= Work required =
For each statement, answer yes or no to whether it agrees with the forum post, and quote the words of the post that decide it: (a) FlexRAID's pooling gives the writer one big drive with separate folders for Blu-rays, DVDs and recorded TV shows; (b) before that, a desired file could have been on any of about 50 drives; (c) the JBODs the writer created on the Sans Digital towers were 4 and 6 TB.

= Selected text =
[Start of section]

Re: [H] What are we up to (Was-Are we alive?)

2014-02-24 Thread James Maki
That's how I started! :) But the desire for ease of use for my family (if
it's not in plain sight, they can't find the drive, folder or location of a
desired movie or TV show) and it just got out of control! A couple of
drives here. A Sans Digital tower there. A new HTPC in the family room.
Gigabit network hooking upstairs bedroom to the main computer downstairs.
You name it, it got added.  I ended up spending lots of time cataloging,
especially when adding drives. The pooling aspect of FlexRAID allows me to
have one BIG drive with a folder for Blu-rays, one for DVDs, and another for
recorded TV shows. Previously, a desired file might have been on one of 4
computers and any one of the approximately 30 drives. I did compromise
awhile back and create 8 and 10 TB JBODs on the Sans Digital towers and
internal in the main HTPC. This made it slightly easier to catalog.

Of course, all of this ignores the building computers, etc. is fun factor
of this hobby. :)

[End of section]

Records from a dataset
[Start of section]

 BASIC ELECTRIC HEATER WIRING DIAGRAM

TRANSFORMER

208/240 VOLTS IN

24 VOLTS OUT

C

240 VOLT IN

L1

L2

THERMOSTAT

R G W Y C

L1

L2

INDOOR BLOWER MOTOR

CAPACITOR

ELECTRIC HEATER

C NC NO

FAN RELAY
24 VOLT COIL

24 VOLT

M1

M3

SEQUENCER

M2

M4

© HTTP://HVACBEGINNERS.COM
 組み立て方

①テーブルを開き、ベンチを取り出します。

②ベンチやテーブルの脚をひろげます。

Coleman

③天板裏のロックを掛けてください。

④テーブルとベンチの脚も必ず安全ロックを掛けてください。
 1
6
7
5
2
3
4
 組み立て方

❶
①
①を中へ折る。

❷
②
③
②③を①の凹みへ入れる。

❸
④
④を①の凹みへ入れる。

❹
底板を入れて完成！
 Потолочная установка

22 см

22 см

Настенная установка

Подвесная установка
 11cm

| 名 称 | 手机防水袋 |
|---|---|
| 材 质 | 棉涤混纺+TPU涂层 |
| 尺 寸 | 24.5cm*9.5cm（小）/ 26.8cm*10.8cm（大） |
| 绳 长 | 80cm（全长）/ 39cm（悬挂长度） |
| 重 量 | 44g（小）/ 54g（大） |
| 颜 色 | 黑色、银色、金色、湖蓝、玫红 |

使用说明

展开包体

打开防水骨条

[End of section]

= Written solution =
(a) Yes: "The pooling aspect of FlexRAID allows me to have one BIG drive with a folder for Blu-rays, one for DVDs, and another for recorded TV shows."
(b) No: "any one of the approximately 30 drives."
(c) No: "create 8 and 10 TB JBODs on the Sans Digital towers."